Source data:
-=-=-=-=-

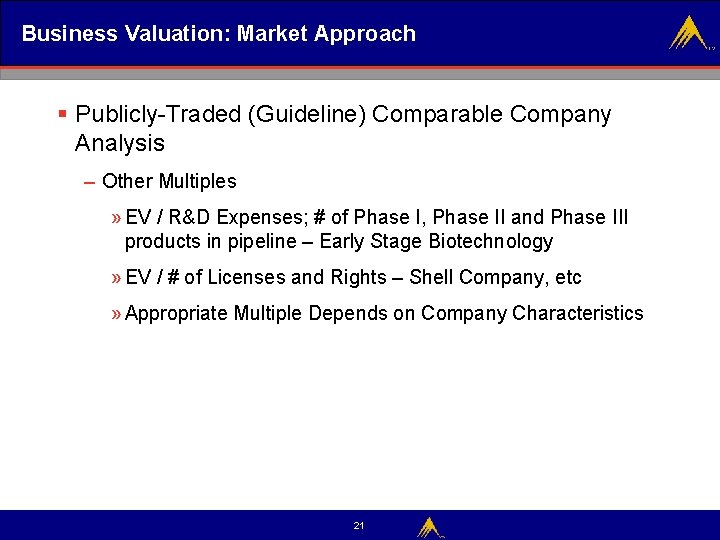 Business Valuation: Market Approach

▪ Publicly-Traded (Guideline) Comparable Company Analysis

– Other Multiples

» EV / R&D Expenses; # of Phase I, Phase II and Phase III products in pipeline – Early Stage Biotechnology

» EV / # of Licenses and Rights – Shell Company, etc

» Appropriate Multiple Depends on Company Characteristics

21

-=-=-=-=-

## WORK INSTRUCTIONS
Reproduce each line of the records above, exactly and without pictures.

## FINISHED EXERCISE
 Business Valuation: Market Approach

▪ Publicly-Traded (Guideline) Comparable Company Analysis

– Other Multiples

» EV / R&D Expenses; # of Phase I, Phase II and Phase III products in pipeline – Early Stage Biotechnology

» EV / # of Licenses and Rights – Shell Company, etc

» Appropriate Multiple Depends on Company Characteristics

21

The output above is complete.